• REQUIRED ACTION
What follows is a block of records; reproduce all of it verbatim.

(Entries taken from a collection)
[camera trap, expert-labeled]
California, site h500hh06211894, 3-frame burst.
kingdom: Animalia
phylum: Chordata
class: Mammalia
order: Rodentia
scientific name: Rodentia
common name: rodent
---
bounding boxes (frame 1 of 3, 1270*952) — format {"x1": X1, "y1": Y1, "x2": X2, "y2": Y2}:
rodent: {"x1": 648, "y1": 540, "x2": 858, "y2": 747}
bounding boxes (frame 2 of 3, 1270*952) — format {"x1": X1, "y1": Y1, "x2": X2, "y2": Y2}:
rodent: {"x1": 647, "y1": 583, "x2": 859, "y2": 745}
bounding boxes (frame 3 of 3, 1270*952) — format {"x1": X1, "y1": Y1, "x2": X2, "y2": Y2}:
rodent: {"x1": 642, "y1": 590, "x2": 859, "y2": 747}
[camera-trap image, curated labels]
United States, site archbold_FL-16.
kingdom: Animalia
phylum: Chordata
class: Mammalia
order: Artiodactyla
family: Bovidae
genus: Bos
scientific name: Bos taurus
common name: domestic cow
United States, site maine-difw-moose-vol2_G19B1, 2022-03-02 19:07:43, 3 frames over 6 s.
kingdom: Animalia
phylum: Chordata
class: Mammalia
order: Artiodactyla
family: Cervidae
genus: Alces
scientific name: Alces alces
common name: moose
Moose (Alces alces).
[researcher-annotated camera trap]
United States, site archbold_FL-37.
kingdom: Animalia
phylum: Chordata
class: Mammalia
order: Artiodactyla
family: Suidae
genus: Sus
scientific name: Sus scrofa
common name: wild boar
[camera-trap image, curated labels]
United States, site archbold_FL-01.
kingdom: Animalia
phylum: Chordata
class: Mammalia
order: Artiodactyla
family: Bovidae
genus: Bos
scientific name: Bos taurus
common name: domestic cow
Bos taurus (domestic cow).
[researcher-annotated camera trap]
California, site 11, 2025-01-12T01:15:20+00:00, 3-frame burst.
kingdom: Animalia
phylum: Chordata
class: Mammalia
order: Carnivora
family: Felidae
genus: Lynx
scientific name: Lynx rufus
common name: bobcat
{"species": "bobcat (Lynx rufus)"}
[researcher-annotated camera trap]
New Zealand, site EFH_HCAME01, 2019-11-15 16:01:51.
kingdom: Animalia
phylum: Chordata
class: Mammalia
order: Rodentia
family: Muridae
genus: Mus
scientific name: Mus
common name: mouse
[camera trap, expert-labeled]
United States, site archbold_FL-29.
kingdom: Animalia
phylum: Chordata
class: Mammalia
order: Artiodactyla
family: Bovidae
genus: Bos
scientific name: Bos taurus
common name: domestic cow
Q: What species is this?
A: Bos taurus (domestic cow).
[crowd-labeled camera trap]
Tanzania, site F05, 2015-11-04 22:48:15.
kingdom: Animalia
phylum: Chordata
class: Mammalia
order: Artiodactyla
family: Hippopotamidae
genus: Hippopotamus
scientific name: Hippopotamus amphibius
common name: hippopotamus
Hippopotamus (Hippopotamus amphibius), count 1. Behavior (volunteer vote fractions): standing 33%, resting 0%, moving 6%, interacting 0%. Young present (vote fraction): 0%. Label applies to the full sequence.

• WORKED SOLUTION
[camera trap, expert-labeled]
California, site h500hh06211894, 3-frame burst.
kingdom: Animalia
phylum: Chordata
class: Mammalia
order: Rodentia
scientific name: Rodentia
common name: rodent
---
bounding boxes (frame 1 of 3, 1270*952) — format {"x1": X1, "y1": Y1, "x2": X2, "y2": Y2}:
rodent: {"x1": 648, "y1": 540, "x2": 858, "y2": 747}
bounding boxes (frame 2 of 3, 1270*952) — format {"x1": X1, "y1": Y1, "x2": X2, "y2": Y2}:
rodent: {"x1": 647, "y1": 583, "x2": 859, "y2": 745}
bounding boxes (frame 3 of 3, 1270*952) — format {"x1": X1, "y1": Y1, "x2": X2, "y2": Y2}:
rodent: {"x1": 642, "y1": 590, "x2": 859, "y2": 747}
[camera-trap image, curated labels]
United States, site archbold_FL-16.
kingdom: Animalia
phylum: Chordata
class: Mammalia
order: Artiodactyla
family: Bovidae
genus: Bos
scientific name: Bos taurus
common name: domestic cow
United States, site maine-difw-moose-vol2_G19B1, 2022-03-02 19:07:43, 3 frames over 6 s.
kingdom: Animalia
phylum: Chordata
class: Mammalia
order: Artiodactyla
family: Cervidae
genus: Alces
scientific name: Alces alces
common name: moose
Moose (Alces alces).
[researcher-annotated camera trap]
United States, site archbold_FL-37.
kingdom: Animalia
phylum: Chordata
class: Mammalia
order: Artiodactyla
family: Suidae
genus: Sus
scientific name: Sus scrofa
common name: wild boar
[camera-trap image, curated labels]
United States, site archbold_FL-01.
kingdom: Animalia
phylum: Chordata
class: Mammalia
order: Artiodactyla
family: Bovidae
genus: Bos
scientific name: Bos taurus
common name: domestic cow
Bos taurus (domestic cow).
[researcher-annotated camera trap]
California, site 11, 2025-01-12T01:15:20+00:00, 3-frame burst.
kingdom: Animalia
phylum: Chordata
class: Mammalia
order: Carnivora
family: Felidae
genus: Lynx
scientific name: Lynx rufus
common name: bobcat
{"species": "bobcat (Lynx rufus)"}
[researcher-annotated camera trap]
New Zealand, site EFH_HCAME01, 2019-11-15 16:01:51.
kingdom: Animalia
phylum: Chordata
class: Mammalia
order: Rodentia
family: Muridae
genus: Mus
scientific name: Mus
common name: mouse
[camera trap, expert-labeled]
United States, site archbold_FL-29.
kingdom: Animalia
phylum: Chordata
class: Mammalia
order: Artiodactyla
family: Bovidae
genus: Bos
scientific name: Bos taurus
common name: domestic cow
Q: What species is this?
A: Bos taurus (domestic cow).
[crowd-labeled camera trap]
Tanzania, site F05, 2015-11-04 22:48:15.
kingdom: Animalia
phylum: Chordata
class: Mammalia
order: Artiodactyla
family: Hippopotamidae
genus: Hippopotamus
scientific name: Hippopotamus amphibius
common name: hippopotamus
Hippopotamus (Hippopotamus amphibius), count 1. Behavior (volunteer vote fractions): standing 33%, resting 0%, moving 6%, interacting 0%. Young present (vote fraction): 0%. Label applies to the full sequence.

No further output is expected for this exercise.